(Records from a collection)
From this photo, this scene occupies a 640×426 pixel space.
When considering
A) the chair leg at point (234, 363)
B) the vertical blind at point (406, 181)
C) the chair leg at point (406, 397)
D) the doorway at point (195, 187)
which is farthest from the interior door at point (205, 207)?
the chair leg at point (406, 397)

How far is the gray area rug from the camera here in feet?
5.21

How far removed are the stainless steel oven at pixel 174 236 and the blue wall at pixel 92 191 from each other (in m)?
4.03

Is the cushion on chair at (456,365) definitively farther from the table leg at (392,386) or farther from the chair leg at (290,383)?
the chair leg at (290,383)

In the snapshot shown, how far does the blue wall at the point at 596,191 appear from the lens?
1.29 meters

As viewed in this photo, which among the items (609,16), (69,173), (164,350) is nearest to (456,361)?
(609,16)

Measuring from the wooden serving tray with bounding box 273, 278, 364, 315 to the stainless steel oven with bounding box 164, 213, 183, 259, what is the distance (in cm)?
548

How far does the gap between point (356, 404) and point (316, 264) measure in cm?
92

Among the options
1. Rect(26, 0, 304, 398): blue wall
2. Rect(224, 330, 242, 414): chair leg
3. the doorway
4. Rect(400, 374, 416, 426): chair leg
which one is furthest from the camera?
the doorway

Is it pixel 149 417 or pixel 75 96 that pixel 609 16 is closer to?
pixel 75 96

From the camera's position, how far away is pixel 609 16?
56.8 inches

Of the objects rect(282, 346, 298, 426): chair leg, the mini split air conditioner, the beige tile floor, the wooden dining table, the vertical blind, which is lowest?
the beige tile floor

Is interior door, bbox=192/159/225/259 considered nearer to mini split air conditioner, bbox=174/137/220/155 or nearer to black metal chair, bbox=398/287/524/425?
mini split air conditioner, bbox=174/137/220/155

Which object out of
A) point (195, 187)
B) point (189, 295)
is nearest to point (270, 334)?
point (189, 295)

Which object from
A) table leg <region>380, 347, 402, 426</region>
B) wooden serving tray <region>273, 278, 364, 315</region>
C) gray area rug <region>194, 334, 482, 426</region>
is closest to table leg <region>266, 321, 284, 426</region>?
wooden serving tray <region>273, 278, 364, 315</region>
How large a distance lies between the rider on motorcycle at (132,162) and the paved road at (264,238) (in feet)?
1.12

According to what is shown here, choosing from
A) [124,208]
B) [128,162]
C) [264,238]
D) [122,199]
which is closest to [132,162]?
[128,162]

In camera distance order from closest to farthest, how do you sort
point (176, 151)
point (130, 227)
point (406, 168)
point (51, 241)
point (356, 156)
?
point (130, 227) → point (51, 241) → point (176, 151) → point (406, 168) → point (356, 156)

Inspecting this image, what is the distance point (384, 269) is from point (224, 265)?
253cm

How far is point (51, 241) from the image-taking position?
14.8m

▶ [Task statement] Copy out the whole listing exactly; please set it all down.

▶ [Written solution]
From this photo, this scene occupies a 640×426 pixel space.
When considering
A) the chair leg at point (234, 363)
B) the vertical blind at point (406, 181)
C) the chair leg at point (406, 397)
D) the doorway at point (195, 187)
which is farthest from the interior door at point (205, 207)?
the chair leg at point (406, 397)

How far is the gray area rug from the camera here in feet?
5.21

How far removed are the stainless steel oven at pixel 174 236 and the blue wall at pixel 92 191 from each other (in m)?
4.03

Is the cushion on chair at (456,365) definitively farther from the table leg at (392,386) or farther from the chair leg at (290,383)?
the chair leg at (290,383)

In the snapshot shown, how far does the blue wall at the point at 596,191 appear from the lens?
1.29 meters

As viewed in this photo, which among the items (609,16), (69,173), (164,350) is nearest to (456,361)?
(609,16)

Measuring from the wooden serving tray with bounding box 273, 278, 364, 315 to the stainless steel oven with bounding box 164, 213, 183, 259, what is the distance (in cm)?
548

How far does the gap between point (356, 404) and point (316, 264) measure in cm?
92

Among the options
1. Rect(26, 0, 304, 398): blue wall
2. Rect(224, 330, 242, 414): chair leg
3. the doorway
4. Rect(400, 374, 416, 426): chair leg
which one is furthest from the camera?
the doorway

Is it pixel 149 417 or pixel 75 96 that pixel 609 16 is closer to?
pixel 75 96

From the camera's position, how far away is pixel 609 16?
56.8 inches

Of the objects rect(282, 346, 298, 426): chair leg, the mini split air conditioner, the beige tile floor, the wooden dining table, the vertical blind, which is lowest?
the beige tile floor

Is interior door, bbox=192/159/225/259 considered nearer to mini split air conditioner, bbox=174/137/220/155 or nearer to black metal chair, bbox=398/287/524/425?
mini split air conditioner, bbox=174/137/220/155

Which object out of
A) point (195, 187)
B) point (189, 295)
is nearest to point (270, 334)?
point (189, 295)

Which object from
A) table leg <region>380, 347, 402, 426</region>
B) wooden serving tray <region>273, 278, 364, 315</region>
C) gray area rug <region>194, 334, 482, 426</region>
is closest to table leg <region>266, 321, 284, 426</region>?
wooden serving tray <region>273, 278, 364, 315</region>
How large a distance lies between the rider on motorcycle at (132,162) and the paved road at (264,238) (in feet)?
1.12

According to what is shown here, choosing from
A) [124,208]
B) [128,162]
C) [264,238]
D) [122,199]
which is closest to [132,162]?
[128,162]

In camera distance order from closest to farthest, how do you sort
point (176, 151)
point (130, 227)
point (406, 168)
point (51, 241)
point (356, 156)
?
point (130, 227) → point (51, 241) → point (176, 151) → point (406, 168) → point (356, 156)

Inspecting this image, what is the distance point (384, 269) is from point (224, 265)?
253cm

How far is point (51, 241) from the image-taking position?
14.8m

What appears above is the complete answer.